** Exercise requirements **
Reproduce the passage on turtle space use at Reelfoot Lake from "Incremental area analysis" up to and including "of habitat types.".

** Source extract **

== Segment start ==

Citation: Chelonian Conservation and Biology 11, 1; 10.2744/CCB-0949.1
The large home ranges observed in this study do not appear to be the result of low resource availability. Although we did not directly measure productivity, historical descriptions of Reelfoot Lake's aquatic habitats (Cagle 1937; Carr 1952), and the diversity and density of its contemporary turtle community (Cobb 2008) suggest an abundance of high-quality resources. The shallow basins and flooded cypress forests surrounding Reelfoot Lake support a diverse turtle community. Unlike Reelfoot Lake, most large lakes have deep-water areas that lack suitable basking locations (Florence 1975). As a result, the movements of aquatic turtles are often restricted to the shorelines of large lakes (Galois et al. 2002). This pattern was exhibited by C. picta at Reelfoot Lake, but the larger T. scripta were able to use virtually every portion of the lake. As such, we argue that the extensive spatial ecologies of both species in this study are largely influenced by the abundance of suitable aquatic habitats found at Reelfoot Lake.
In conclusion, we demonstrate contrasting patterns of space use for female painted turtles (C. picta) and red-eared sliders (T. scripta) at Reelfoot Lake, Tennessee. Examination of spatial data from the literature for both species suggests a relationship between space use and the physical attributes of the aquatic system, highlighting the difficulty in describing a “typical” home-range size for an aquatic turtle species. Future studies of turtle movement and activity should consider the role of habitat characteristics (e.g., size, shape, quality, human disturbance) on turtle behavior. A comparative approach could clarify the relative roles of morphology, diet, and habitat preferences in turtle spatial ecology.
Daily distances moved, water depths, and distances from shore at relocations for adult female Chrysemys picta (n = 12) and Trachemys scripta (n = 13) at Reelfoot Lake. (A) Distances moved per day. Note that both species exhibited movements > 600 m/d. (B) Seasonal movements; bars represent monthly averages of daily movements ± 1 SE. (C) Water depths at relocation, based on 95 relocations for C. picta and 218 for T. scripta. (D) Distances from shore of relocation, based on 129 relocations for C. picta and 365 for T. scripta. Note that T. scripta were occasionally found > 600 m from shore.
Incremental area analysis of minimum convex polygon (MCP) home-range estimates for adult female Chrysemys picta (n = 10) and Trachemys scripta (n = 11) at Reelfoot Lake. Bootstrap estimates of each turtle's MCP home range reached an asymptote as sampling effort (i.e., number of relocations) increased, indicating an absence of sampling bias.
Macrohabitat use by adult female Chrysemys picta (n = 10) and Trachemys scripta (n = 11) at Reelfoot Lake. See Methods for description of habitat types.
Published estimates of minimum convex polygon (MCP) home-range size show positive relationships relative to the size of available habitat for Chrysemys picta (r2 = 0.94, p < 0.01) and Trachemys scripta (r2 = 0.70, p = 0.08). Note that both axes are log-transformed.

== Segment end ==

** Provided data **
== Segment start ==

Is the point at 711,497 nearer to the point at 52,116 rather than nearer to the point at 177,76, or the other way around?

== Segment end ==
== Segment start ==

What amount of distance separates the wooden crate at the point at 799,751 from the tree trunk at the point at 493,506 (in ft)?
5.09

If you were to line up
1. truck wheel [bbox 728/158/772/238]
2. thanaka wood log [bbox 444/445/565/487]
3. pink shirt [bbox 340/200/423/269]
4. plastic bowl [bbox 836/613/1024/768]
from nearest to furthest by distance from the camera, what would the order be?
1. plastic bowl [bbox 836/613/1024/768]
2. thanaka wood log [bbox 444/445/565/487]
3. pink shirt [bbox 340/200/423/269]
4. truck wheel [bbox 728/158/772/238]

== Segment end ==

** Answer box **
Incremental area analysis of minimum convex polygon (MCP) home-range estimates for adult female Chrysemys picta (n = 10) and Trachemys scripta (n = 11) at Reelfoot Lake. Bootstrap estimates of each turtle's MCP home range reached an asymptote as sampling effort (i.e., number of relocations) increased, indicating an absence of sampling bias.
Macrohabitat use by adult female Chrysemys picta (n = 10) and Trachemys scripta (n = 11) at Reelfoot Lake. See Methods for description of habitat types.